Ева пораженно уставилась на подарок, внезапно оказавшийся у нее. Смысл слов пугал ее, потому что человек явно знал куда больше, чем она.
— Благодарю вас,— сказала девочка, все еще пораженно разглядывая сверток.— Но кто вы такой? И о чем вы говорите?— Ева подняла глаза, но маленького человечка уже и след простыл.
Рядом с ней на скамейке ровным слоем лежал не тронутый снег. И Ева подумала бы, что это она тронулась умом, но крафтовая бумага тихонько скрипела в ее пальцах.
— Едем, Ева,— сказала миссис Купер, выходя из ресторана.
Ева быстро спрятала сверток под куртку и поспешила к машине.
***
Поездка домой тоже оказалась бесконечной. Видимость была просто ужасной, машина несколько раз заглохла. Единственными, кто болтал, были дядя Кларенс и Кендис. Причем, разговаривали они, совершенно не слушая друг друга. Ева подумала, что это ужасно глупо кидаться никому не нужными словами. В ее душе все тянуло и ныло от странной встречи и ожидания еще одного необходимого чуда.
Когда машина все-таки подъехала к дому Куперов, на пороге никого не было, в доме не горел свет. Ева молча поднялась в свою комнату, но и здесь было пусто и темно.

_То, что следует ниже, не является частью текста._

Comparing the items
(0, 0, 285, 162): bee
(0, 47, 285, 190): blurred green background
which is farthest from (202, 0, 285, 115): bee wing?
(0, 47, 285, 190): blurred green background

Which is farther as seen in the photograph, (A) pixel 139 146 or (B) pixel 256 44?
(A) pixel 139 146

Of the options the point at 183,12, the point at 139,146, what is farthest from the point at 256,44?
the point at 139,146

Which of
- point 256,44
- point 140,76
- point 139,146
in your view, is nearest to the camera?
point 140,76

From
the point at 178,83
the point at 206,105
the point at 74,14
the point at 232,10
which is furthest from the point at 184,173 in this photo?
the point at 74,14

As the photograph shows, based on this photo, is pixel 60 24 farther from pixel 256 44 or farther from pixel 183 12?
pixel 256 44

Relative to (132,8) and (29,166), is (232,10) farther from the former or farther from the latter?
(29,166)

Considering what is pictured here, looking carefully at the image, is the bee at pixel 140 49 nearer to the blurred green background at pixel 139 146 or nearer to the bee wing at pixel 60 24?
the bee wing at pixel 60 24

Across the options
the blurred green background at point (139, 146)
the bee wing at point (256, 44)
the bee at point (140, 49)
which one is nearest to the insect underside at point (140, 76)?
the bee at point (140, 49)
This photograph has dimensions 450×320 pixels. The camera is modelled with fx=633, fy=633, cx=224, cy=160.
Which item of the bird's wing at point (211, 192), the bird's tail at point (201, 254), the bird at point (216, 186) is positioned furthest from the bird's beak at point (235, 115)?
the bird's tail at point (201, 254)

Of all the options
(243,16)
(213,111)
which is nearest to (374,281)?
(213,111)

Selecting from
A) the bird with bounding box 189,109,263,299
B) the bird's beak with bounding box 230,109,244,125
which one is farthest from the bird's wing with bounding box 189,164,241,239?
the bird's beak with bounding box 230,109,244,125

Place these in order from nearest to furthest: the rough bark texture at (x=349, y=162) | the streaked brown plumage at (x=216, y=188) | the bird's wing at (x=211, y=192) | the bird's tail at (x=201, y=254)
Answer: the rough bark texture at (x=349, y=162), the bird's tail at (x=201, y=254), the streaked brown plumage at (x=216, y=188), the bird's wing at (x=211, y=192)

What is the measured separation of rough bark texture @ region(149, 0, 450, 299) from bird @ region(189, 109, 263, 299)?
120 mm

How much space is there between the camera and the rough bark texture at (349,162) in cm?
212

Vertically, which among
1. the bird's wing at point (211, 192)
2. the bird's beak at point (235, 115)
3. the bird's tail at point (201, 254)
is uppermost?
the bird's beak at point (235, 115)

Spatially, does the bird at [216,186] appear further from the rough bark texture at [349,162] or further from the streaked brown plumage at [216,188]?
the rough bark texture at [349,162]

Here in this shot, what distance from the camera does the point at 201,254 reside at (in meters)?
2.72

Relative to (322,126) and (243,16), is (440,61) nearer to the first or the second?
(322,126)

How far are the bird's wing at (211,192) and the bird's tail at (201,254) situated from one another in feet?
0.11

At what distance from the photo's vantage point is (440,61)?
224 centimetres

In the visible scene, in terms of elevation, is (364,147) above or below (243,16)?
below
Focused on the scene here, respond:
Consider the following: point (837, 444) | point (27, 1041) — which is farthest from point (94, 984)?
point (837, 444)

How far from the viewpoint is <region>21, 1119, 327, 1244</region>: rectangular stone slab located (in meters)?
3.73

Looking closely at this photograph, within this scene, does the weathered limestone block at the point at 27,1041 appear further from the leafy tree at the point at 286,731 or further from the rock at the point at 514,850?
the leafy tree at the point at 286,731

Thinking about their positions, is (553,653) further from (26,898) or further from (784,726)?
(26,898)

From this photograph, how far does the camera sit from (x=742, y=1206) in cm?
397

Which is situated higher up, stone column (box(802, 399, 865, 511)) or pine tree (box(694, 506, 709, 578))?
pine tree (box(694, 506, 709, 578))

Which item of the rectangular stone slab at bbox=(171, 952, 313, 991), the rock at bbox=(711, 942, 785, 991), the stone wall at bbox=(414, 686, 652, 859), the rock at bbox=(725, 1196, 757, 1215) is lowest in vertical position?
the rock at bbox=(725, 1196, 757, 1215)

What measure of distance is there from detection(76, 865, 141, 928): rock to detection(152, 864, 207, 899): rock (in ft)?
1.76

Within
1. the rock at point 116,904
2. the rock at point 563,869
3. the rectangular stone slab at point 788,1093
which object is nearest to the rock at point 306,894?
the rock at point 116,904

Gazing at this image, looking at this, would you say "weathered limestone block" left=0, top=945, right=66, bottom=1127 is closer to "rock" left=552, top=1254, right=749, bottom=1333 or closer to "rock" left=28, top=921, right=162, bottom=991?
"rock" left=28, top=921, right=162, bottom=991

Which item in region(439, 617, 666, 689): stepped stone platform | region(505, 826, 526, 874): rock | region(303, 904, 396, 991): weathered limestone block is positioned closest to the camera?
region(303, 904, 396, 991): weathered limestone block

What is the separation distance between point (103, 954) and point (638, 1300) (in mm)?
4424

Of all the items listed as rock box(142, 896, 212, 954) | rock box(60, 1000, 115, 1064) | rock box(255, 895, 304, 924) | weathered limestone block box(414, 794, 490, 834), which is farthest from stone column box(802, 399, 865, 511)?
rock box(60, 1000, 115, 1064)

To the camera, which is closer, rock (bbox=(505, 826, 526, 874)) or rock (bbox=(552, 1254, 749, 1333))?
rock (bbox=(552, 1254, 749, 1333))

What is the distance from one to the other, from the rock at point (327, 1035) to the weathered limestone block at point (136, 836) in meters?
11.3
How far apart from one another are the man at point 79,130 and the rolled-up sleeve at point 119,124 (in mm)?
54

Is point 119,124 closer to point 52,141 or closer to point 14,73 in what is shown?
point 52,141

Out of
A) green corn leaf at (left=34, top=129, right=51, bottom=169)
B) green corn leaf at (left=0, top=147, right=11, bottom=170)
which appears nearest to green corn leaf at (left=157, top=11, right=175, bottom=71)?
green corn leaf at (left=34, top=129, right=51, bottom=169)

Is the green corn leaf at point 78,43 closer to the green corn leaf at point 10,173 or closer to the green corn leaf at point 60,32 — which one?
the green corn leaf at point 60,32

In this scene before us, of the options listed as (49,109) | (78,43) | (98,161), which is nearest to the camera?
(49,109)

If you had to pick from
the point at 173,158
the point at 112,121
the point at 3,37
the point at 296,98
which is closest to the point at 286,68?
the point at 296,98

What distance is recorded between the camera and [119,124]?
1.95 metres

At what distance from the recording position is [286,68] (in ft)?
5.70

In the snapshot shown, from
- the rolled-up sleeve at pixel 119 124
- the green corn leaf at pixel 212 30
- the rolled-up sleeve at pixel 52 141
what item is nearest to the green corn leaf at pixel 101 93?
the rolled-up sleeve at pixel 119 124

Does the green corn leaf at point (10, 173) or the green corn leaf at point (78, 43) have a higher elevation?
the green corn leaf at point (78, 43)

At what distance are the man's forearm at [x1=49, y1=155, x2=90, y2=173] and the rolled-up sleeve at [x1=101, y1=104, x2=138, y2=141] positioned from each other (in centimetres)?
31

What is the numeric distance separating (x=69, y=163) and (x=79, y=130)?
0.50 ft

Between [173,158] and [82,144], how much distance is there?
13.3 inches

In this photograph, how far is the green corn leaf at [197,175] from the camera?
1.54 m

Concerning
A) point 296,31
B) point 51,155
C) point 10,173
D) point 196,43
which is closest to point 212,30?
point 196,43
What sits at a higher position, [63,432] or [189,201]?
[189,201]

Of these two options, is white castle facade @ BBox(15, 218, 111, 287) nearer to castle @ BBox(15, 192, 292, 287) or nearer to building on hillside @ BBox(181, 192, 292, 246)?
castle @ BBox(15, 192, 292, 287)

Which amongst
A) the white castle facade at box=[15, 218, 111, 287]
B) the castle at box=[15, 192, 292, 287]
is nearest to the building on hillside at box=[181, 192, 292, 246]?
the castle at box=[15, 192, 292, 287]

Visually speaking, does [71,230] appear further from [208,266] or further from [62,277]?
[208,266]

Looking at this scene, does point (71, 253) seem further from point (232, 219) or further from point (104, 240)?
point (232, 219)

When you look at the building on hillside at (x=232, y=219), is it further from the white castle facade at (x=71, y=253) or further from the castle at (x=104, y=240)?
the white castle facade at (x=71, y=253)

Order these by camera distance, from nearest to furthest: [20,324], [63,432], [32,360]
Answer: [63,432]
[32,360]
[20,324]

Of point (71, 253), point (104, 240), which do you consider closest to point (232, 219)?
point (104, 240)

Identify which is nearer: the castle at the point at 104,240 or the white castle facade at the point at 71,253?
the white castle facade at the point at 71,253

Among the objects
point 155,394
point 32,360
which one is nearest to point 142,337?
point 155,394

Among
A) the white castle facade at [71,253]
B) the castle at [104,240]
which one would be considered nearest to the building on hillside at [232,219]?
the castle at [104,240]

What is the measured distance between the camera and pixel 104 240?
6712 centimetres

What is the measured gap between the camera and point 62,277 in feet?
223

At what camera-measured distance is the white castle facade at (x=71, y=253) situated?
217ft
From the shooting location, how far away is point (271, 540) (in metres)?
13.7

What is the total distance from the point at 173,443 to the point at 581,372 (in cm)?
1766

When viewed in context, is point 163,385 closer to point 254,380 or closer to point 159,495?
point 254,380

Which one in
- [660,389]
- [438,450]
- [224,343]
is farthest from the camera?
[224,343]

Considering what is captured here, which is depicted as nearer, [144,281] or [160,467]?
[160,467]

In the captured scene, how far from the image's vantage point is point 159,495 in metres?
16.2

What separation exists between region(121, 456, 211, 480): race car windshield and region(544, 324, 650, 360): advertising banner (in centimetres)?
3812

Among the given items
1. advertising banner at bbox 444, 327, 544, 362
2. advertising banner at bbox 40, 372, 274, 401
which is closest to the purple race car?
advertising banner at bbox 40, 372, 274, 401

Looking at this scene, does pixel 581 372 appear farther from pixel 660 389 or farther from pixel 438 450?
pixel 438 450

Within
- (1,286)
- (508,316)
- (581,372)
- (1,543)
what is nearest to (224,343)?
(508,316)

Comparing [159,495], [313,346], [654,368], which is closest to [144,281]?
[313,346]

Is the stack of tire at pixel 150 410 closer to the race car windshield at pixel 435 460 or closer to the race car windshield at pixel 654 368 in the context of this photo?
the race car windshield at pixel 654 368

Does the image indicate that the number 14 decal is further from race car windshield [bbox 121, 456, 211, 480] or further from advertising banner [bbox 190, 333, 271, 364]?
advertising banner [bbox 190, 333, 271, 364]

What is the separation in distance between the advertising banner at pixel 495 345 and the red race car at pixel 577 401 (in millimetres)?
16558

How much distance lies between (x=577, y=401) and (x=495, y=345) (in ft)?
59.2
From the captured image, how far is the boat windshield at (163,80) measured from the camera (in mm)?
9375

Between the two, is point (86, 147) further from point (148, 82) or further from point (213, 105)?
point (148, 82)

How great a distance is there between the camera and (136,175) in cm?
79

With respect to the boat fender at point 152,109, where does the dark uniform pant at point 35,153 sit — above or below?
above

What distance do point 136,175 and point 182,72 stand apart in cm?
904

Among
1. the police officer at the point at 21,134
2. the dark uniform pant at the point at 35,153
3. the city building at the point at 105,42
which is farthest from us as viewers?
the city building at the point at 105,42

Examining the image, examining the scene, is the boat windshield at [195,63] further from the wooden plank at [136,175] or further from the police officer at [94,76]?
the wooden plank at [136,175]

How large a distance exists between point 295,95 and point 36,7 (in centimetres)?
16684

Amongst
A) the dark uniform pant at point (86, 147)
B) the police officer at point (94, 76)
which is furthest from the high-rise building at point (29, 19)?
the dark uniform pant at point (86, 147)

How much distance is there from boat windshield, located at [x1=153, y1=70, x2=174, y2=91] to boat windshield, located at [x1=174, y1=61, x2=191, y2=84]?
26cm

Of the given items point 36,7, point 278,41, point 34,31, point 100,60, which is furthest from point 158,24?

Девочка не стала зажигать лампу. Она села на письменный стол, стоящий прямо перед окном. Пододвинула к себе электронный будильник, на нем ярко горело 10:13. Улица была пуста. Редко какой-нибудь случайный прохожий быстро проходил перед их домом. Ева внимательно следила за ним, пока он не скрывался из виду.
Куперы затихли. Дом молчал, что казалось удивительным с таким количеством детей. Ветер шевелил деревья, падал снег, заново укрывая землю. А часы показали полночь. Чудо не произошло.
Ева слезла со стола и подошла к полке. На нее уныло глядел плюшевый медведь.
— Как же так, Джон?— спросила она медведя.
По ее щекам капали слезы, а на душе было так грустно, как бывает только тогда, когда чего-то очень сильно ждешь, а оно не происходит.
Ева легла спать. Она быстро провалилась в сон. Тяжелый день сделал свое дело.
Медвежонок Джон грустно смотрел на девочку.